FDR = E(# of false positive SNPs / # of significant SNPs)
This definition however is very inappropriate for association mapping, since SNPs are highly correlated. Our FDR is defined differently to account for SNP correlations, and thus will obtain a proper FDR in terms of "proportion of false positive loci".
Approximate the significance of a list of candidate SNPs, adjusting for multiple comparisons. If you have isolated a few SNPs of interest and want to know their significance in a GWAS, you can supply the GWAS data and let the program specifically test those SNPs.
Also note: the number of SNPs in a study cannot be both too small and at the same time too clustered in a local region. A few hundreds of SNPs, or tens of SNPs spread in different regions, will be fine. The sample size cannot be too small either; around 100 or more individuals (case + control combined) will be fine. Otherwise use permutation.
Example
input map file:
1 rs0 0 738547 1 rs1 0 5597094 1 rs2 0 9424115 etc.
input ped file:
1 1 0 0 1 1 G G A A A A A A A A A G A A G G G G A A G G G G G G A A A A A G A A G G A G A G A A G G A A G G A A G G A G A A G G A A G G A A A G A G G G A G G G G G A A A G A A G G G G G G G G A G A A A A A A A A 1 1 0 0 1 1 G G A G G G A A A A A G A A G G G G G G A A G G A G A G G G G G A G G G A G A A G G A G G G A A G G G G A G A G G G A G A A A A G G G G A G A G G G A G A A A A A G G G A G G G A G G G G G A A G G A G etc.

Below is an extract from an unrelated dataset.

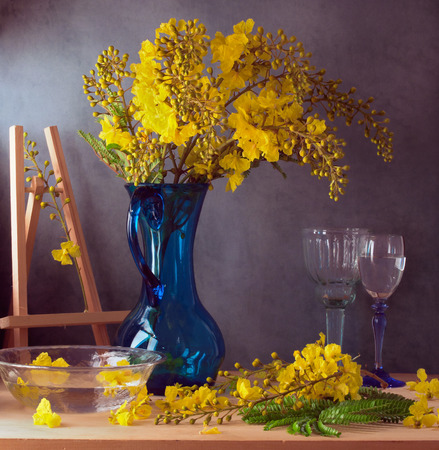 floral arrangements: Still life with beautiful yellow flowers in blue glass jug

output dataset, showing significant SNPs and their p-values and FDR:
#ID chr position Statistics adj-Pvalue FDR rs35 chr1 136606952 4.890849 0.991562 0.682138 rs36 chr1 137748344 4.931934 0.991562 0.795827 rs44 chr2 14423047 7.712832 0.665086 0.218776 etc.
Reference
Zhang Y, Liu JS. (2010) Fast and accurate significance approximation for genome-wide association studies. Submitted.